The v2 line (Microsoft Agent Framework rebuild) is current and receives full security support. The v1 line (handrolled loop) is in security-only maintenance through 2026-10-22 (six months post-v2.0.4 cutover) to give operators a bounded window to migrate; no v1 feature work will be accepted. Older lines are unsupported.
| Version | Status | Support policy |
|---|---|---|
2.2.x (current -- v2.2.0 rolling) |
✅ Active | Full security + feature support. All new fixes land here first. |
2.1.x |
Security-only patches through 2026-10-22. No new features. Critical fixes backported on a best-effort basis. | |
2.0.x |
❌ End of life | Please upgrade. No patches will be issued. |
< 2.0 |
❌ Unsupported | Please upgrade. No patches will be issued. |
After 2026-10-22, v1 moves to end-of-life and will receive no further
patches, regardless of severity. Migration guide:
docs/migration-v1-to-v2.md.
| Method | Details |
|---|---|
| GitHub Security Advisories (Preferred) | Go to the repository → Security tab → Report a vulnerability. This creates a private advisory visible only to maintainers. |
| GitHub Issues | If the issue is low-severity and does not expose exploit details, you may open a regular GitHub Issue with the security label. |
Please provide as much of the following as possible:
- Description of the vulnerability and its potential impact.
- Steps to reproduce, including CLI version, Docker version, and OS.
- Affected component (e.g., Dockerfile, dependency, CLI logic).
- Suggested fix, if you have one.
| Stage | Target |
|---|---|
| Acknowledgment | Within 48 hours |
| Initial assessment | Within 5 business days |
| Fix or mitigation | Depends on severity; critical issues are prioritized |
| Public disclosure | Coordinated with the reporter after a fix is available |
The following are in scope:
- Credential leakage via container image or logs.
- Privilege escalation within the container.
- Dependency vulnerabilities with a known exploit.
- Injection or unexpected behavior via crafted prompts.
The following are out of scope:
- Vulnerabilities in Azure OpenAI service itself (report to Microsoft MSRC).
- Social engineering attacks.
- Denial of service via large prompts (rate-limited by Azure).
Good-faith security research conducted in line with this policy will not be pursued legally. Specifically, we will not initiate or support legal action against researchers who:
- Report vulnerabilities through the channels above (GitHub Security Advisories preferred) before any public disclosure.
- Avoid privacy violations, destruction of data, or degradation of service for other users.
- Do not exfiltrate more data than is necessary to prove the issue.
- Give us a reasonable window -- matching the Response Timeline above -- to investigate and ship a fix before disclosure.
This clause applies to the code and infrastructure in this repository. It does not extend to Azure OpenAI service itself -- follow MSRC's rules for that surface.

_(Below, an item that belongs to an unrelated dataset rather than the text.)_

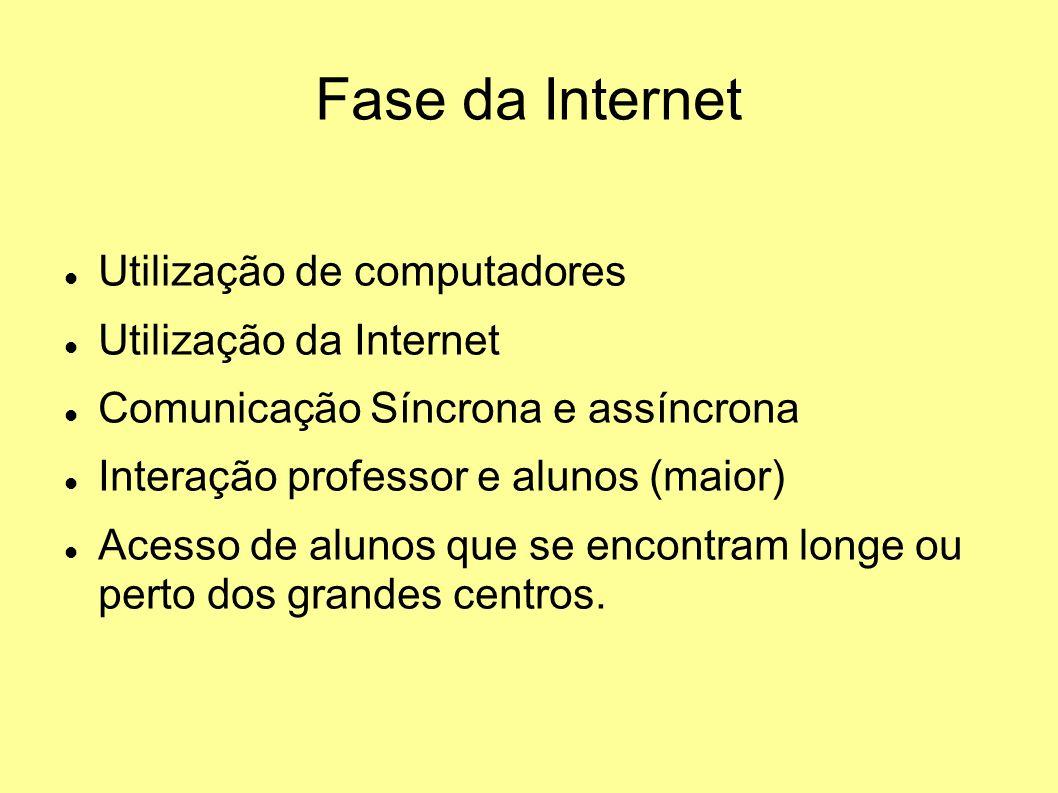 Fase da Internet Utilização de computadores Utilização da Internet Comunicação Síncrona e assíncrona Interação professor e alunos (maior) Acesso de al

The CLI uses structured exit codes to distinguish between error categories:
| Exit Code | Meaning | Example Scenario |
|---|---|---|
0 |
Success | Prompt processed and response streamed successfully. |
1 |
Validation / usage error or Ralph --max-iterations exhausted without a validation pass (v2.0.4+). |
Missing arguments, invalid model name, missing environment variables; Ralph ran the full iteration budget without the validator returning OK. |
2 |
CLI parse error | Unknown flag, malformed subcommand (v2 convention). |
99 |
Unhandled error | Unexpected exception (network failure, SDK error, etc.). |
130 |
SIGINT / user interrupt (preserved end-to-end by Ralph workflow, v2.0.4+) | Operator hit Ctrl-C mid-run. Always safe to abandon; do not retry automatically in CI. |
- Exit 1 indicates a configuration problem or an exhausted Ralph loop. Scripts should halt and alert the operator -- do not retry with the same configuration.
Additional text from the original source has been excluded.